Aber ich hatte die Absicht, nicht mehr lange dort auszuhalten. Nein. Ich hatte mir vorgenommen, wegzulaufen, – so oder so, – um auf irgendeine Weise die einzige Verwandte, die ich noch auf der Welt besaß, meine Tante, Miss Betsey, aufzusuchen und ihr mein Leid zu klagen.
Ich habe schon erzählt, dass ich nicht weiß, wie mir dieser verzweifelte Gedanke eingefallen war. Aber einmal entstanden, blieb er und setzte sich in mir fest, wie kaum jemals im Leben später irgendein anderer. Ich war durchaus nicht überzeugt, dass ich große Hoffnungen hegen durfte. Aber ich war fest entschlossen, meinen Plan auszuführen.
Immer und immer wieder seit jener schlaflosen Nacht, wo mir der Gedanke durch den Kopf gefahren, hielt ich mir die alte Geschichte bei meiner Geburt vor Augen, die ich schon in den schönen, alten Zeiten meine Mutter hatte so gern erzählen hören und fast auswendig wusste. Meine Tante kam in diese Geschichte hineingeschritten und schritt wieder hinaus, wie eine Furcht und Grauen einflößende Gestalt; aber an einen ganz kleinen Zug ihres Benehmens erinnerte ich mich so gern, und er gab mir einen winzigen Schatten von Ermutigung. Ich konnte nicht vergessen, dass meine Mutter geglaubt, sie hätte gefühlt, wie die Tante ihr schönes Haar nicht mit unsanfter Hand berührte. Und wenn es vielleicht eine bloße Einbildung meiner Mutter gewesen sein mochte, so machte ich mir doch daraus ein kleines Bild von meiner schrecklichen Tante, auf dem sie milder gestimmt von dem mädchenhaften Eindruck meiner Mutter, die doch so gut und lieblich gewesen, dreinsah. Wohl möglich, dass mir all das lange im Kopf herumgespukt und dazu beigetragen hatte, nach und nach meinen Entschluss zu befestigen.

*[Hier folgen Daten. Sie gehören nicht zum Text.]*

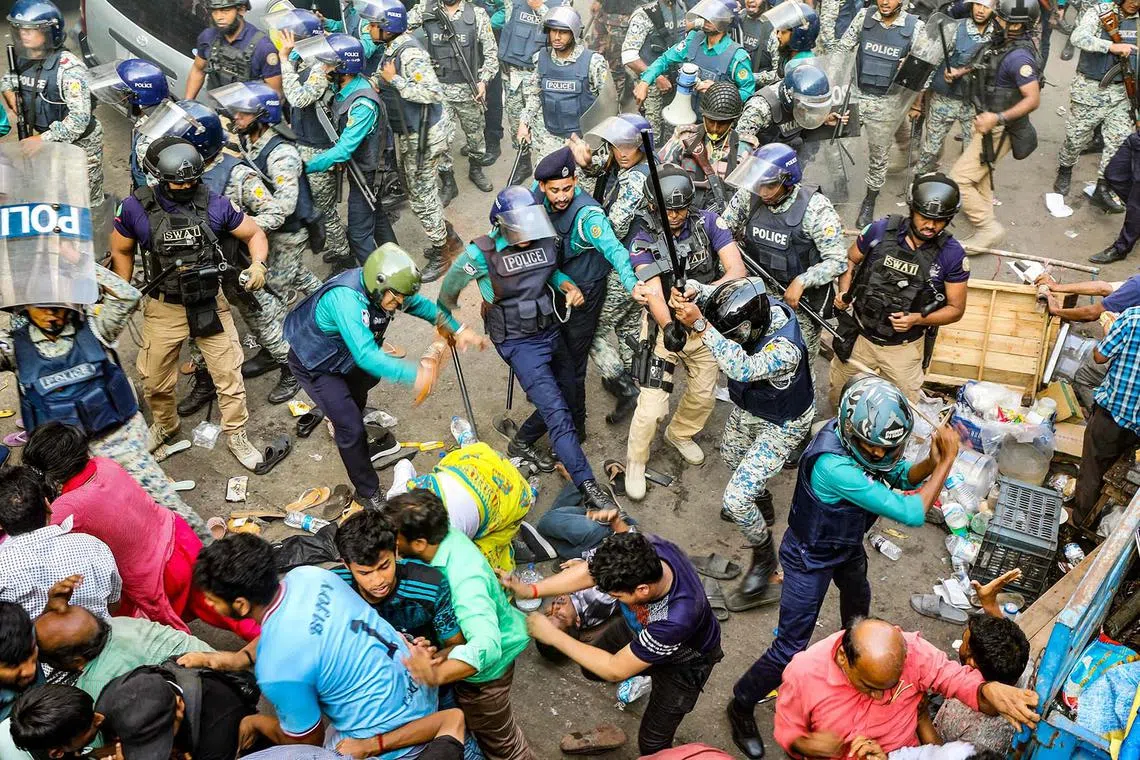 Police baton-charge protesting supporters of Chinmoy Krishna Das Brahmachari, a jailed Hindu monk leader and member of the Bangladesh Sammilito Sanatan Jagaran Jote group, during a demonstration after court denied his bail in Chittagong on Nov 26, 2024. 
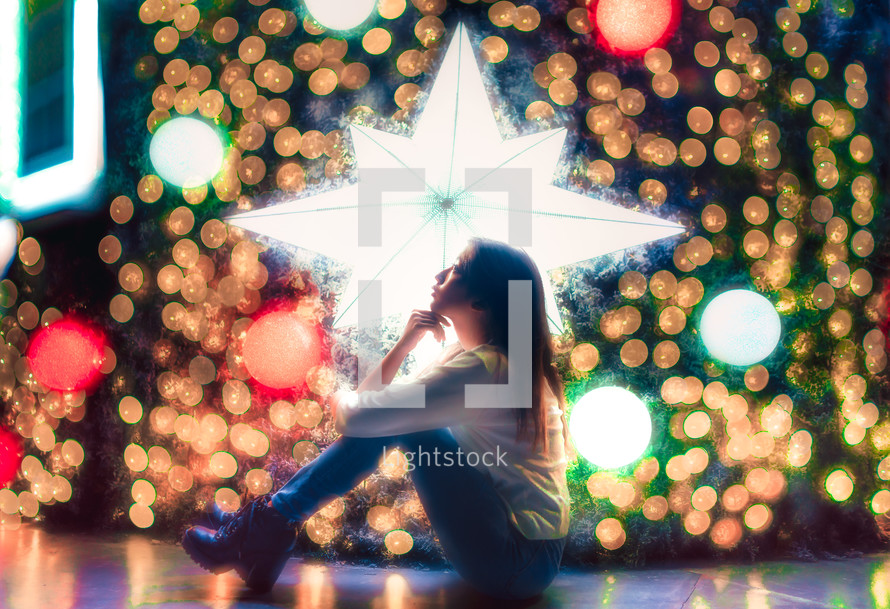 a woman sitting in front of a Christmas tree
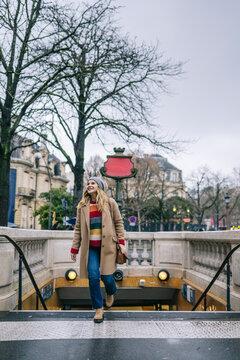 Woman Exiting Paris Metro on Cloudy Day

Da ich nicht einmal wusste, wo Miss Betsey lebte, schrieb ich einen langen Brief an Peggotty und fragte sie so nebenbei, ob sie sich nicht erinnern könnte. Ich gab vor, ich hätte von einer Dame dieses Namens in einer Stadt, die ich aufs Geratewohl nannte, gehört und möchte gerne wissen, ob es meine Tante wäre. In demselben Brief sagte ich Peggotty, dass ich eine halbe Guinee zu einem Zweck, den ich ihr später mitteilen würde, brauchte und bat sie recht sehr, mir diese Summe zu leihen.
Peggottys Antwort ließ nicht lange auf sich warten und war wie gewöhnlich voll Zärtlichkeit. Sie legte die halbe Guinee bei, ich fürchte, sie musste unendliche Schwierigkeiten gehabt haben, sie aus Mr. Barkis’ Koffer herauszubekommen – und teilte mir mit, dass Miss Betsey in der Nähe von Dover wohne, ob aber in Dover selbst, Hythe, Sandgate oder Folkstone könne sie nicht sagen. Einer unserer Leute bei Murdstone & Grinby klärte mich darüber auf, und ich erfuhr, dass alle diese Orte dicht beieinander lägen. Daher beschloss ich, mich gegen Ende der Woche auf den Weg zu machen.